Comments on the RFI are due on July 21, 2025. Notably, the CY 2026 OPPS proposed rule will likely be issued before July 21, and the OPPS reg is where CMS has made changes to the hospital price transparency regs in the past. That would mean we might expect the next overhaul of the regs to occur in CY 2027, informed by stakeholders’ comments in response to this RFI.
Health Plan Price Transparency
The departments also issued a short statement and an RFI on the price transparency requirements for health plans. Under current regs, most health plans are already required to disclose, via MRFs on a public website, information regarding in-network provider rates for covered items and services, out-of-network allowed amounts and billed charges for services, and negotiated rates and historical net prices for covered prescription drugs. The departments previously issued technical implementation guidance for the in-network and out-of-network MRFs in the form of schemas but have heard many access-related concerns about “file size, data integrity, and a lack of critical context that limits full transparency.” The departments now state that they plan to issue a revised version of the schemas to address these issues. The “schema version 2.0” will reduce file size by “requiring exclusion of duplicative data [and] reducing unnecessary data fields, and will include updates to better contextualize the data, making it more meaningful to ultimately achieve greater transparency.” The departments are considering future rulemaking to further refine and improve the useability of the MRFs.

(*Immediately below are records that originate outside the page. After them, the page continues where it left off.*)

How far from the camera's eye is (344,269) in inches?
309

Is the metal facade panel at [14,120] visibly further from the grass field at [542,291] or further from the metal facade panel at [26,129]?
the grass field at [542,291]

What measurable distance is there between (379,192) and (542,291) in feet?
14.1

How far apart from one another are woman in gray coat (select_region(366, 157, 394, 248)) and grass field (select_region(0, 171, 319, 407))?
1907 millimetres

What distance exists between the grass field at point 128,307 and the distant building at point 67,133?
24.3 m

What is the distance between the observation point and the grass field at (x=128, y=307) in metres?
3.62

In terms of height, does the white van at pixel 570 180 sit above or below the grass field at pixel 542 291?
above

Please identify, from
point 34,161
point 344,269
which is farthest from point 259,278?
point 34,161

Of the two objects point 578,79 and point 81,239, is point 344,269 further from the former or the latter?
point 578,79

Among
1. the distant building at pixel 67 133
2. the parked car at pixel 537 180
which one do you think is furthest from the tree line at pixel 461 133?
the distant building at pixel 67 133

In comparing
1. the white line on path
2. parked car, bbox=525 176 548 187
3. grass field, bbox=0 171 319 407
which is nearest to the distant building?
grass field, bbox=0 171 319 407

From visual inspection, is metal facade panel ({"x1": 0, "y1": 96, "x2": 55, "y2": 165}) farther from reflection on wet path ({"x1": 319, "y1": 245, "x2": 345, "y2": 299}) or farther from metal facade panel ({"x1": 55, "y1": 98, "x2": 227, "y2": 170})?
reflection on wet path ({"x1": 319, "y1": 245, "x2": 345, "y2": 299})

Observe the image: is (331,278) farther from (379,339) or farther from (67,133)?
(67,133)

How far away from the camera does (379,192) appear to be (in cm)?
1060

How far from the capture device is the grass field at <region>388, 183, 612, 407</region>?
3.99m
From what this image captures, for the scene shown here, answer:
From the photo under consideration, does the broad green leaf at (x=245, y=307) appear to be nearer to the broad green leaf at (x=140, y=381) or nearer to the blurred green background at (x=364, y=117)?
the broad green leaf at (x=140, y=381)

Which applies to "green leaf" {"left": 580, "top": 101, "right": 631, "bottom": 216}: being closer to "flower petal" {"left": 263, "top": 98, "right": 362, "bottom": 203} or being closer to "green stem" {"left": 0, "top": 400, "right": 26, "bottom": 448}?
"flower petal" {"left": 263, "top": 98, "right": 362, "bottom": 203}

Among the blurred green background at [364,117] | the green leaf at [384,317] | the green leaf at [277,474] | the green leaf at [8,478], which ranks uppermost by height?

In the RFI, the departments note that they never implemented the requirement for health plans to include net prices for covered prescription drugs in MRFs. Because promoting price transparency across the board (including drug pricing) is a high priority, the departments request comments on “the issues related to compliance with, and implementation of, the prescription drug MRF disclosure requirements.” The questions in the RFI focus on the required data elements in the MRFs, including potential additional or alternative data elements, and other general implementation concerns. Responses to the RFI are due in late-June, and they will be used to help inform future rulemaking or guidance on prescription drug price transparency.
All in all, the Trump administration released four separate documents aimed at promoting price transparency last week and indicated that more guidance and regs are to come, so it’s clear that the administration will continue to focus on this issue. Both hospitals and health plans should plan accordingly and be prepared to make changes (if needed) to the methods they are currently using to comply with all the requirements.